Wednesday, September 10, 2003

D.C. Voucher Bill Passes in House by 1 Vote

Thank God! But why by so narrow a margin? Because 15 treacherous Republicans crossed the aisle to vote against the measure, while only 3 Democrats had the decency to do the right thing by D.C.'s poor.

"This sends a very powerful message to the Senate," said Del. Eleanor Holmes Norton (D-D.C.), who joined a majority of the D.C. Council and school board in opposing vouchers despite the support the measure received from D.C. Mayor Anthony A. Williams (D), D.C. Council member Kevin P. Chavous (D-Ward 7) and Board of Education President Peggy Cooper Cafritz.

Supporters "have completely miscalculated the sentiment in this House and in the Senate for public education and against draining any money away from it," Norton said, adding that the private-school vouchers are "hard to explain in members' districts back home" when federal public education reforms are underfunded by $9 billion and local budgets are strained.

[............]

In the Senate, Democrats debated their strategy on the voucher issue, which now appears unlikely to reach the Senate floor before next week at the earliest.

Norton said that instead of waging a filibuster, Senate Democrats would hold an open debate on the merits of the voucher concept.

But a Senate Democratic aide, who spoke on the condition of anonymity, said the strategy remained undecided. While Democrats want to make clear that they seek an open debate, the aide said, "all tools remain available to Democrats to defeat this legislation."

It's good to see that the Democrats are now willing to be at least partially truthful about their real motivations - defending the budgets of NEA bureaucrats at all costs - but why maintain the fiction that this has anything to do with "underfunding?" For goodness' sake, this bill was crafted with an extra $10 million earmarked, precisely to prevent ludicrous claims of public schools being "drained"; what is more, the funding required will be from the federal government, so "local budgets" have absolutely zip to do with the bill at issue here. That the Democratic Party's representatives are willing to tell such blatant lies says a great deal about their desperation.

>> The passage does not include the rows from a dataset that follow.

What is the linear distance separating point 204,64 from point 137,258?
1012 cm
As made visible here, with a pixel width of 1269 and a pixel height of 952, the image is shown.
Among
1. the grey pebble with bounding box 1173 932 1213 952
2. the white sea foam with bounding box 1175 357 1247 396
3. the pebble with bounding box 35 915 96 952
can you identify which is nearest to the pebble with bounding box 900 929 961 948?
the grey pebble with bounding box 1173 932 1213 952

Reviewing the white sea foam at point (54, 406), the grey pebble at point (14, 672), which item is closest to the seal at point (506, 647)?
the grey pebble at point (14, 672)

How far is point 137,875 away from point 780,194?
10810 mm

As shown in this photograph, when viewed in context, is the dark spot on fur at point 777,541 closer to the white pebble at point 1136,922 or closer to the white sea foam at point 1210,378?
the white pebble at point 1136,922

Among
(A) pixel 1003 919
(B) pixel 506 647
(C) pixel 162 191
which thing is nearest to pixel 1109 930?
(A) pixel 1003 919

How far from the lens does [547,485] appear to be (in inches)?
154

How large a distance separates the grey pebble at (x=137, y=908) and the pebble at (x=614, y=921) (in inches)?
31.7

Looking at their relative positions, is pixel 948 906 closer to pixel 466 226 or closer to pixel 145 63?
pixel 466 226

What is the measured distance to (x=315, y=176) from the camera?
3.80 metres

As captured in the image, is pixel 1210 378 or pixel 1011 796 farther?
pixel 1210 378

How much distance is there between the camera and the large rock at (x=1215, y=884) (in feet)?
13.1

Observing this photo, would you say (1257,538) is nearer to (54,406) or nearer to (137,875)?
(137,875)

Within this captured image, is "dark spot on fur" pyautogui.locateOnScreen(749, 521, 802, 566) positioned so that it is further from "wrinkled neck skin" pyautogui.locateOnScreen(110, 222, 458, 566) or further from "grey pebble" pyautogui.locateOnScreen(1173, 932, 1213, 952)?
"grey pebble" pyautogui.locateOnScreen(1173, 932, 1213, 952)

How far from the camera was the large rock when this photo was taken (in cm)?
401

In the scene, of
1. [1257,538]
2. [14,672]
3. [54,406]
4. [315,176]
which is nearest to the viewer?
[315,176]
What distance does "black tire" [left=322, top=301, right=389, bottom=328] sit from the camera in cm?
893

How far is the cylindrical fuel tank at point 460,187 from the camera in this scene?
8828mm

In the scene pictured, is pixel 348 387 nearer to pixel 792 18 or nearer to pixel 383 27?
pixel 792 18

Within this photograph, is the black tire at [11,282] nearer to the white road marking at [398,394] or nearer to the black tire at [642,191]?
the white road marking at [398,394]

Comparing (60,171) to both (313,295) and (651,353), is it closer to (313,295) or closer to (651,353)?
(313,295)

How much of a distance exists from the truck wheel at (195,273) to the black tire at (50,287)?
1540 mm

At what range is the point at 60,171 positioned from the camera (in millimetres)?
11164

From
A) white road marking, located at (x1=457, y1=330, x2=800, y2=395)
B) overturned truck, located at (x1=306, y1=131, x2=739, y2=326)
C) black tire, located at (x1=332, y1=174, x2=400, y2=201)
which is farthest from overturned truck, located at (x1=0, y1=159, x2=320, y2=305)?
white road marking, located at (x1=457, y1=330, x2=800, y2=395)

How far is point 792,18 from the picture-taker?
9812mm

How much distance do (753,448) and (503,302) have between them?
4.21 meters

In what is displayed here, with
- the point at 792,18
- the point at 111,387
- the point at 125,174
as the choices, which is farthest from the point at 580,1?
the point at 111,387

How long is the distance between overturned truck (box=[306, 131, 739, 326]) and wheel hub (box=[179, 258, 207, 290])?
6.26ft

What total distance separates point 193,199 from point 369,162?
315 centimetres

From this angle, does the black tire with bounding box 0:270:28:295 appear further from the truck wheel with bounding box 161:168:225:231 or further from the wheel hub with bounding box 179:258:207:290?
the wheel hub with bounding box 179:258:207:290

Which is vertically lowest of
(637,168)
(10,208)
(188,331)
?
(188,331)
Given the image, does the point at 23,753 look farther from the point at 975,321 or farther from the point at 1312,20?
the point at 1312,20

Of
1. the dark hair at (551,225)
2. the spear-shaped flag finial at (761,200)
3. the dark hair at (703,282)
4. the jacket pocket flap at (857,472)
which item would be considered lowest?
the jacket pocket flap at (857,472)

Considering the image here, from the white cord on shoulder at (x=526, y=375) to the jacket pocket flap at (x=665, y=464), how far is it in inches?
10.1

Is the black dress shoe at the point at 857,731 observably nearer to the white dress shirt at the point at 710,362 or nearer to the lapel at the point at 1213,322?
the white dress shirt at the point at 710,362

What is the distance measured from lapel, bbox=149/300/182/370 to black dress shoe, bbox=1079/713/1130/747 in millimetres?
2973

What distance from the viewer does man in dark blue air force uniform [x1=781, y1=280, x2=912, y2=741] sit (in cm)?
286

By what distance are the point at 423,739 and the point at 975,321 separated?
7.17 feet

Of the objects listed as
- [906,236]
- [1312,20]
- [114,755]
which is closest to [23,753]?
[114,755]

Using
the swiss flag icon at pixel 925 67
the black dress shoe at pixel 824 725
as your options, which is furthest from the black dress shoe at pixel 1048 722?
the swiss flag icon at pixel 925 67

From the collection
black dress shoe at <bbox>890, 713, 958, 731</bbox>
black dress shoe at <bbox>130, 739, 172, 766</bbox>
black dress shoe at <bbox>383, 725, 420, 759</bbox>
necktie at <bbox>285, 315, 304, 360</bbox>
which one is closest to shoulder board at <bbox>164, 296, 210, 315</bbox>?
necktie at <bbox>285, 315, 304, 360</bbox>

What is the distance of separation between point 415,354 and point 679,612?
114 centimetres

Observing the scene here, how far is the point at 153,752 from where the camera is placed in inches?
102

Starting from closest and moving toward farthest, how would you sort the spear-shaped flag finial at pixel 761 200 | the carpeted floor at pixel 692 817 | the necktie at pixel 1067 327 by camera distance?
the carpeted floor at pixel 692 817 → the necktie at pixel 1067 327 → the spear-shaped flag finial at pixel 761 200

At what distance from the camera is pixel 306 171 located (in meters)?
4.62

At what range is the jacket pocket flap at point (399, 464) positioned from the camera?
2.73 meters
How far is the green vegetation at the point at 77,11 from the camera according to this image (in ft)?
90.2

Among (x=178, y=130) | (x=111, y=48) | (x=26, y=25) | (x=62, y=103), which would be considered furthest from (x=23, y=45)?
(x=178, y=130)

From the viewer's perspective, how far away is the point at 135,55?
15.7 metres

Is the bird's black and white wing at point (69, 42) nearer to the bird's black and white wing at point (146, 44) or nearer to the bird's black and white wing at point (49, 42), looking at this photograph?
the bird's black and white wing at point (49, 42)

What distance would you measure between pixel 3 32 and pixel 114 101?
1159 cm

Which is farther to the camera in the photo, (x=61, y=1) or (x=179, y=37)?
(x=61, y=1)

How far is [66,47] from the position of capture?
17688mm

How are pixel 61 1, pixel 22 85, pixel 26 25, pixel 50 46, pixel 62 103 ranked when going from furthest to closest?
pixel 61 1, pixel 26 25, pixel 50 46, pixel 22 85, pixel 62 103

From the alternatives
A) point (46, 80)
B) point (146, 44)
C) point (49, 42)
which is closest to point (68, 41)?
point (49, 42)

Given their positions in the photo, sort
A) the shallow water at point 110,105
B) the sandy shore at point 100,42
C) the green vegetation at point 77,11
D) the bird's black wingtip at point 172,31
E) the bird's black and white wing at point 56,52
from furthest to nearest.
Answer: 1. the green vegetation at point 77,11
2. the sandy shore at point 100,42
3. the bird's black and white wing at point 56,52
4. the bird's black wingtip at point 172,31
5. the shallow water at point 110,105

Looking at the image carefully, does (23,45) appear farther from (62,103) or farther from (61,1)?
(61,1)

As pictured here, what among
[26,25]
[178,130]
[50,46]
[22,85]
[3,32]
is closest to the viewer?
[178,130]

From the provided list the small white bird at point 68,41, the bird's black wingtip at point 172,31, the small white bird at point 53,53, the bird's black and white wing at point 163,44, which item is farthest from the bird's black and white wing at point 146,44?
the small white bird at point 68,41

I await the Senate vote with interest, and I'm particularly interested in finding out if the Democrats are willing to go through with their threat of a filibuster. If they do dare carry one out, there will certainly be hell to pay. Most of the Democratic Party leadership appears to believe that black support is theirs by right, a sort of heirloom to be passed down through the generations, rather than something to be actively courted by bold deeds instead of mere words, but pointless gesture politics will no longer suffice to get out the black vote. Even if the GOP doesn't come calling, there's always the option of staying home on election day.